- _TASK DIRECTIONS_
Rewrite the lines of all the records below as a single numbered list, skipping any blank lines. Leave the pictures out of your answer.

-------- SUPPLIED ENTRIES

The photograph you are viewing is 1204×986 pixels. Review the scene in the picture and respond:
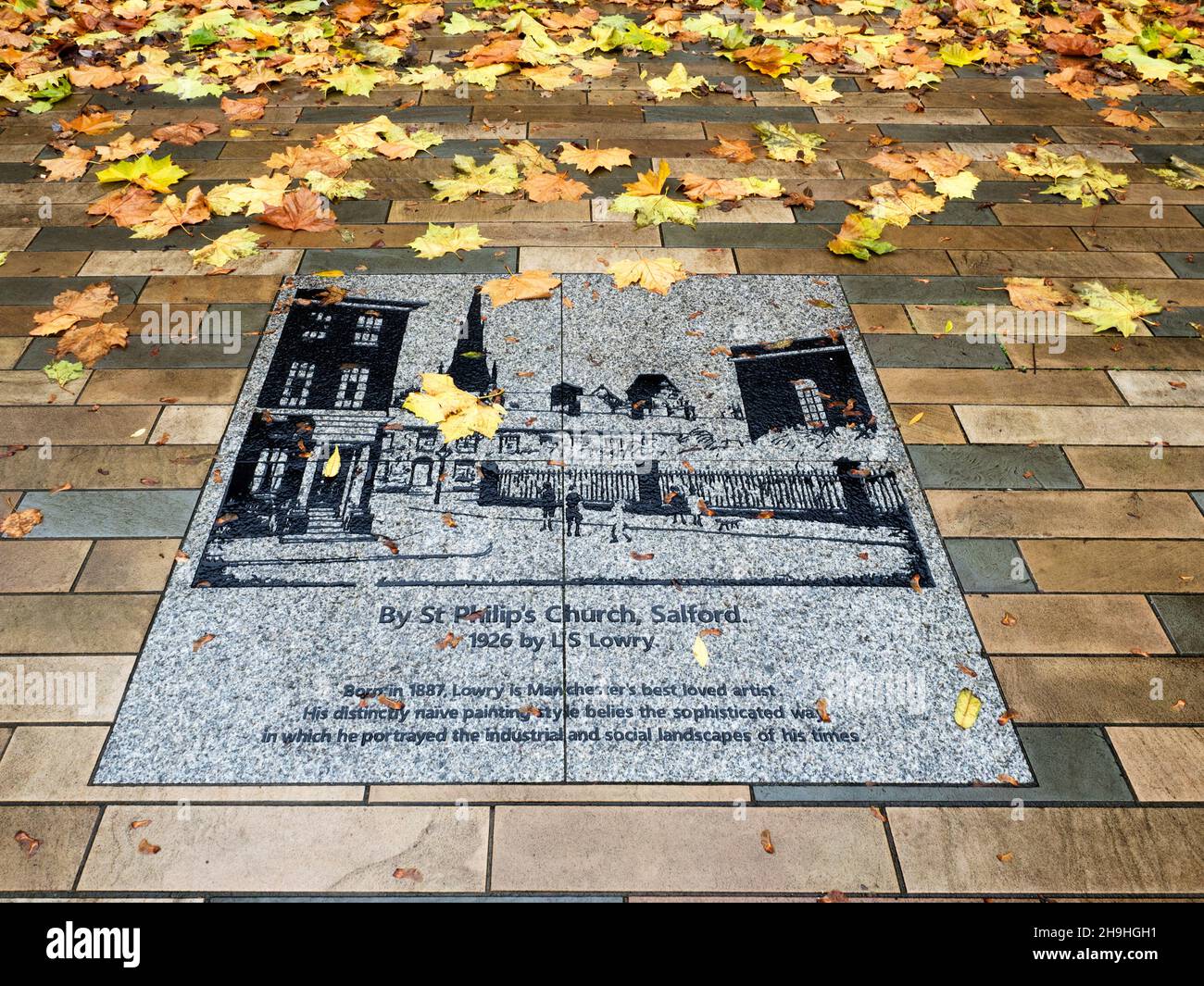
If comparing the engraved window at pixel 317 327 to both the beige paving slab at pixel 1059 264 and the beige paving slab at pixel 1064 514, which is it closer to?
the beige paving slab at pixel 1064 514

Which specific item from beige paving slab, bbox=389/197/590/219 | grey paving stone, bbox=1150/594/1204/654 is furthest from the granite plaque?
beige paving slab, bbox=389/197/590/219

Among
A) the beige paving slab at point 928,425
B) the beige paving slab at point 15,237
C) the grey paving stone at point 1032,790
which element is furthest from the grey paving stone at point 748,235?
the beige paving slab at point 15,237

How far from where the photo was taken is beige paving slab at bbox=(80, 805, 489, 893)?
172 centimetres

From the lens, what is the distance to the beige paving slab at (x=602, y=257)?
3186 millimetres

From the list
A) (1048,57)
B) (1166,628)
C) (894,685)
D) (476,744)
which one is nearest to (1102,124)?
(1048,57)

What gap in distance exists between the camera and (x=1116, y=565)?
90.7 inches

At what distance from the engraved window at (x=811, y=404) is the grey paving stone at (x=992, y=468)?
288 mm

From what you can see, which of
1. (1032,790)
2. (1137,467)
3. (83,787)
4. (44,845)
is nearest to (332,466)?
(83,787)

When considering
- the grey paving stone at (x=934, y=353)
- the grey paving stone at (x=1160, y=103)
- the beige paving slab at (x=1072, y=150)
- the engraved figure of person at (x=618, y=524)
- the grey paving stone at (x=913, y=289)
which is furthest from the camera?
the grey paving stone at (x=1160, y=103)

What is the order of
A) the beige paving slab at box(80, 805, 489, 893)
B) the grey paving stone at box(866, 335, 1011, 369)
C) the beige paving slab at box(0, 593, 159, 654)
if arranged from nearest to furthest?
the beige paving slab at box(80, 805, 489, 893) < the beige paving slab at box(0, 593, 159, 654) < the grey paving stone at box(866, 335, 1011, 369)

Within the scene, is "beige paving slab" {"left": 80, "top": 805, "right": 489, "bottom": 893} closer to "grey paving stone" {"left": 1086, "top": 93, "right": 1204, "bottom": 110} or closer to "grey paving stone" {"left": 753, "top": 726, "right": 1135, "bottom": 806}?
"grey paving stone" {"left": 753, "top": 726, "right": 1135, "bottom": 806}

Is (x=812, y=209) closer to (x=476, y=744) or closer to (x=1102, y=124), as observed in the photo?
(x=1102, y=124)

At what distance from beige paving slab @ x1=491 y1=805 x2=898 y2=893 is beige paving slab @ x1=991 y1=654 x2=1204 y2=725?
544 mm
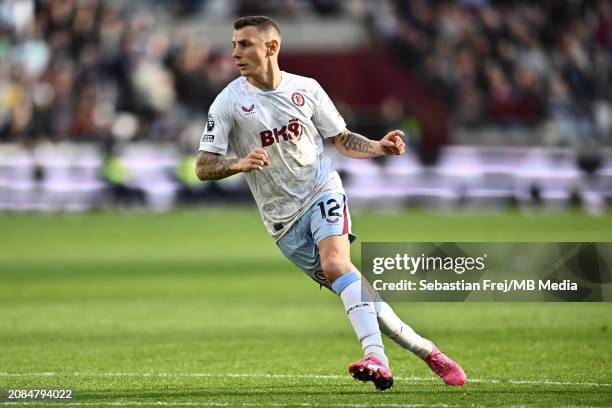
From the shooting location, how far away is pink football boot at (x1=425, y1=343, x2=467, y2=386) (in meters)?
9.38

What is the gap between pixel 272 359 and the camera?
1130 centimetres

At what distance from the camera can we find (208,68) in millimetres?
34094

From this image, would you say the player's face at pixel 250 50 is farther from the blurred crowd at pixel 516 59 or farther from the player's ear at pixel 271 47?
the blurred crowd at pixel 516 59

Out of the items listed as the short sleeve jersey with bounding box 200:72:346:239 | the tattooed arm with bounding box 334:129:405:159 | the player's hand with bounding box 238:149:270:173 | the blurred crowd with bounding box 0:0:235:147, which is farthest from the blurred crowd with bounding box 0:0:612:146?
the player's hand with bounding box 238:149:270:173

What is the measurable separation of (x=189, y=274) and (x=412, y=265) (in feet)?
33.1

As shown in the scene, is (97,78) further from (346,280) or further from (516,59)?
(346,280)

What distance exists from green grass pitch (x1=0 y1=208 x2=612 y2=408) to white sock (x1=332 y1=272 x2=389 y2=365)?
391mm

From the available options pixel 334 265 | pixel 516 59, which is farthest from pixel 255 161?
pixel 516 59

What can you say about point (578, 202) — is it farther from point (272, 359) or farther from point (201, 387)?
point (201, 387)

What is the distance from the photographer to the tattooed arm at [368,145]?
9.50m

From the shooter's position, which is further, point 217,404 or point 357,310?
point 357,310

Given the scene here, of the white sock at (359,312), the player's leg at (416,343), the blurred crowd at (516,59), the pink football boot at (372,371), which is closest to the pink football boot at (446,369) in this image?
the player's leg at (416,343)

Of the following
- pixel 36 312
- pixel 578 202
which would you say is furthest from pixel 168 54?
pixel 36 312

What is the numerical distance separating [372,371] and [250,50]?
2.40 m
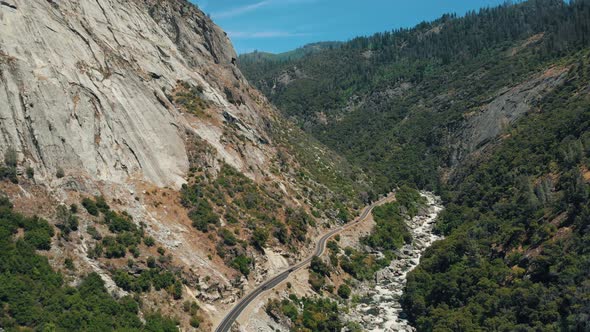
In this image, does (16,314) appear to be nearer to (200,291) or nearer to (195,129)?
(200,291)

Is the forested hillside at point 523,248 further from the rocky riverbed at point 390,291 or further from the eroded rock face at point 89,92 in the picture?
the eroded rock face at point 89,92

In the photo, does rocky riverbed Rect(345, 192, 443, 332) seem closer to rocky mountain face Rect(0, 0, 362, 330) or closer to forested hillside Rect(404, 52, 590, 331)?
forested hillside Rect(404, 52, 590, 331)

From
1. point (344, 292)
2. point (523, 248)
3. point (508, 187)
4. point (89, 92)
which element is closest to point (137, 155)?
point (89, 92)

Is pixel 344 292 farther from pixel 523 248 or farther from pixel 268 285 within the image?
pixel 523 248

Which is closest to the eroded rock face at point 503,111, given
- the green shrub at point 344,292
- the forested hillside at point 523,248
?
the forested hillside at point 523,248

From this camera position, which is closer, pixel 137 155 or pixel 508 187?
pixel 137 155

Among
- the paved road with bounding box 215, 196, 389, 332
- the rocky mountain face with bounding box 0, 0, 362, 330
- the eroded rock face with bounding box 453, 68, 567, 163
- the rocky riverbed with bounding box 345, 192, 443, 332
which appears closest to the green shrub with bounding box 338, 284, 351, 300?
the rocky riverbed with bounding box 345, 192, 443, 332
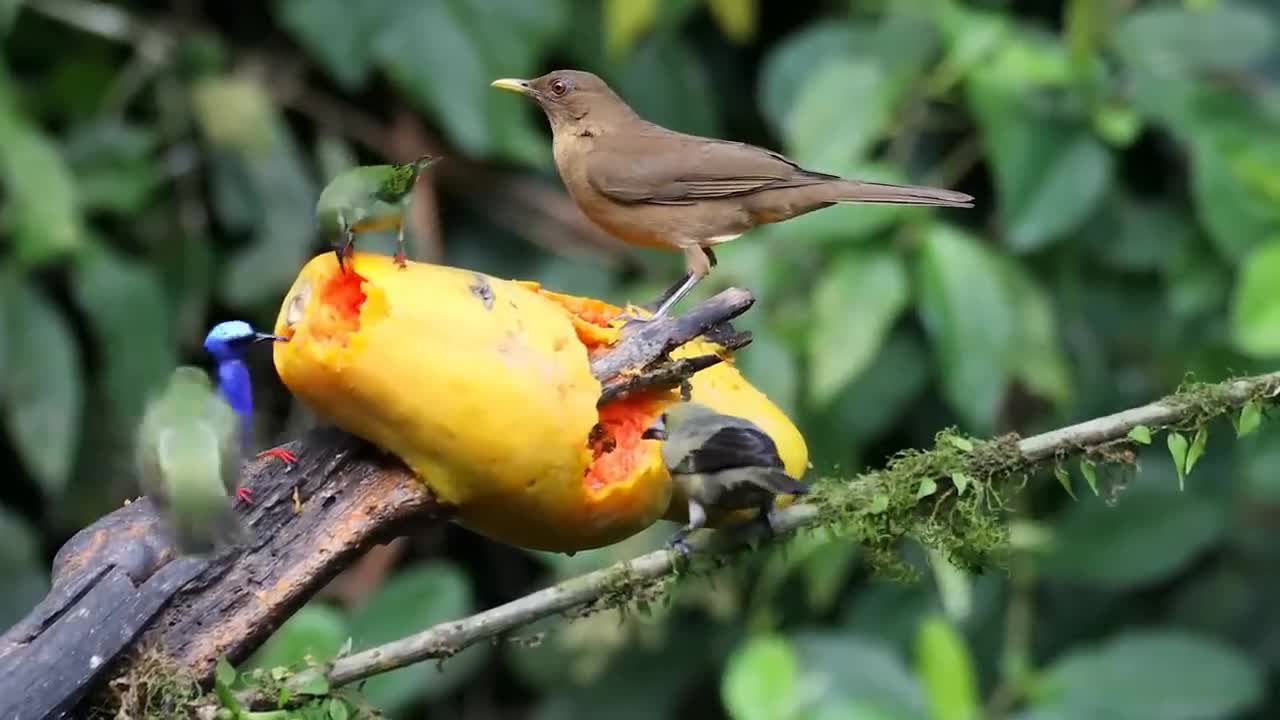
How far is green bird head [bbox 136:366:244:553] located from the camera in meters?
2.05

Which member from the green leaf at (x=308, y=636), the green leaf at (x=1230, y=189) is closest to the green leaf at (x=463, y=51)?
the green leaf at (x=308, y=636)

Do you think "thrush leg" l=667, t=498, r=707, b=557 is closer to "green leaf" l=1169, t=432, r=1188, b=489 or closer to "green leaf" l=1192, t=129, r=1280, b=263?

----------------

- _SOLUTION TO THE EXERCISE_
1. The photograph you are viewing is 1204×986 pixels. Review the scene in the picture and respond:
2. If comparing the engraved window at pixel 317 327 to both the beige paving slab at pixel 1059 264 and the beige paving slab at pixel 1064 514, which is it closer to?
3. the beige paving slab at pixel 1064 514
4. Which specific item from beige paving slab, bbox=389/197/590/219 | grey paving stone, bbox=1150/594/1204/654 is furthest from the granite plaque?
5. beige paving slab, bbox=389/197/590/219
6. Among
7. A) the beige paving slab at point 928,425
8. B) the beige paving slab at point 15,237
9. C) the grey paving stone at point 1032,790
10. which element is furthest from the grey paving stone at point 748,235?
11. the beige paving slab at point 15,237
12. How far from where the photo was taken is beige paving slab at bbox=(80, 805, 489, 893)?
13. 172 centimetres
14. From the lens, what is the distance to the beige paving slab at (x=602, y=257)?
15. 3186 millimetres
16. From the list
17. A) (1048,57)
18. B) (1166,628)
19. C) (894,685)
20. D) (476,744)
21. which one is nearest to (1102,124)?
22. (1048,57)
23. What gap in distance exists between the camera and (x=1116, y=565)?
24. 90.7 inches
25. At what distance from the engraved window at (x=811, y=404) is the grey paving stone at (x=992, y=468)?
26. 288 mm
27. From what you can see, which of
28. 1. (1032,790)
29. 2. (1137,467)
30. 3. (83,787)
31. 4. (44,845)
32. is nearest to (332,466)?
33. (83,787)
34. When considering
35. - the grey paving stone at (x=934, y=353)
36. - the grey paving stone at (x=1160, y=103)
37. - the beige paving slab at (x=1072, y=150)
38. - the engraved figure of person at (x=618, y=524)
39. - the grey paving stone at (x=913, y=289)
40. which is furthest from the camera?
41. the grey paving stone at (x=1160, y=103)
42. What is the order of
43. A) the beige paving slab at box(80, 805, 489, 893)
44. B) the grey paving stone at box(866, 335, 1011, 369)
45. C) the beige paving slab at box(0, 593, 159, 654)
46. if arranged from nearest to furthest?
47. the beige paving slab at box(80, 805, 489, 893) < the beige paving slab at box(0, 593, 159, 654) < the grey paving stone at box(866, 335, 1011, 369)
48. Within the scene, is "beige paving slab" {"left": 80, "top": 805, "right": 489, "bottom": 893} closer to "grey paving stone" {"left": 1086, "top": 93, "right": 1204, "bottom": 110} or closer to "grey paving stone" {"left": 753, "top": 726, "right": 1135, "bottom": 806}?
49. "grey paving stone" {"left": 753, "top": 726, "right": 1135, "bottom": 806}
50. Is (x=812, y=209) closer to (x=476, y=744) or closer to (x=1102, y=124), as observed in the photo?
51. (x=1102, y=124)
52. At what distance from beige paving slab @ x1=491 y1=805 x2=898 y2=893 is beige paving slab @ x1=991 y1=654 x2=1204 y2=725?
53. 544 mm
54. From the shooting location, how far away is pink football boot at (x1=425, y1=343, x2=467, y2=386) (in meters)?
55. 9.38
56. What is the gap between pixel 272 359 and the camera?
57. 1130 centimetres
58. At what distance from the camera can we find (208,68) in millimetres?
59. 34094
60. From this image, would you say the player's face at pixel 250 50 is farther from the blurred crowd at pixel 516 59 or farther from the player's ear at pixel 271 47?
61. the blurred crowd at pixel 516 59
62. Out of the items listed as the short sleeve jersey with bounding box 200:72:346:239 | the tattooed arm with bounding box 334:129:405:159 | the player's hand with bounding box 238:149:270:173 | the blurred crowd with bounding box 0:0:235:147, which is farthest from the blurred crowd with bounding box 0:0:612:146?
63. the player's hand with bounding box 238:149:270:173
64. What is the measurable separation of (x=189, y=274) and (x=412, y=265) (in feet)?
65. 33.1
66. As shown in the scene, is (97,78) further from (346,280) or further from (516,59)?
67. (346,280)
68. What distance exists from green grass pitch (x1=0 y1=208 x2=612 y2=408) to white sock (x1=332 y1=272 x2=389 y2=365)?
69. 391mm
70. From the available options pixel 334 265 | pixel 516 59, which is farthest from pixel 255 161?
71. pixel 516 59
72. What can you say about point (578, 202) — is it farther from point (272, 359) or farther from point (201, 387)?
73. point (201, 387)
74. What is the distance from the photographer to the tattooed arm at [368,145]?
75. 9.50m
76. From the shooter's position, which is further, point 217,404 or point 357,310?
77. point 357,310
78. Given the scene here, of the white sock at (359,312), the player's leg at (416,343), the blurred crowd at (516,59), the pink football boot at (372,371), which is closest to the pink football boot at (446,369) in this image?
79. the player's leg at (416,343)
80. Of the following
81. - pixel 36 312
82. - pixel 578 202
83. which would you say is furthest from pixel 168 54?
84. pixel 36 312
85. What is the numerical distance separating [372,371] and [250,50]?
86. 2.40 m
87. In this image, does (16,314) appear to be nearer to (200,291) or nearer to (195,129)?
88. (200,291)
89. Is the forested hillside at point 523,248 further from the rocky riverbed at point 390,291 or further from the eroded rock face at point 89,92 in the picture?
90. the eroded rock face at point 89,92
91. In the photo, does rocky riverbed Rect(345, 192, 443, 332) seem closer to rocky mountain face Rect(0, 0, 362, 330) or closer to forested hillside Rect(404, 52, 590, 331)?
92. forested hillside Rect(404, 52, 590, 331)
93. From
94. 1. point (344, 292)
95. 2. point (523, 248)
96. 3. point (508, 187)
97. 4. point (89, 92)
98. which element is closest to point (137, 155)?
99. point (89, 92)
100. Is pixel 344 292 farther from pixel 523 248 or farther from pixel 268 285 within the image?
101. pixel 523 248
102. Which is closest to the eroded rock face at point 503,111, given
103. - the green shrub at point 344,292
104. - the forested hillside at point 523,248
105. ?
106. the forested hillside at point 523,248
107. From this camera position, which is closer, pixel 137 155 or pixel 508 187?
108. pixel 137 155
109. Among
110. - the paved road with bounding box 215, 196, 389, 332
111. - the rocky mountain face with bounding box 0, 0, 362, 330
112. - the eroded rock face with bounding box 453, 68, 567, 163
113. - the rocky riverbed with bounding box 345, 192, 443, 332
114. which appears closest to the green shrub with bounding box 338, 284, 351, 300?
115. the rocky riverbed with bounding box 345, 192, 443, 332
116. How far is green bird head [bbox 136:366:244:553] located from the camera in meters?
117. 2.05
118. Which member from the green leaf at (x=308, y=636), the green leaf at (x=1230, y=189) is closest to the green leaf at (x=463, y=51)?
119. the green leaf at (x=308, y=636)
120. Do you think "thrush leg" l=667, t=498, r=707, b=557 is closer to "green leaf" l=1169, t=432, r=1188, b=489 or closer to "green leaf" l=1192, t=129, r=1280, b=263?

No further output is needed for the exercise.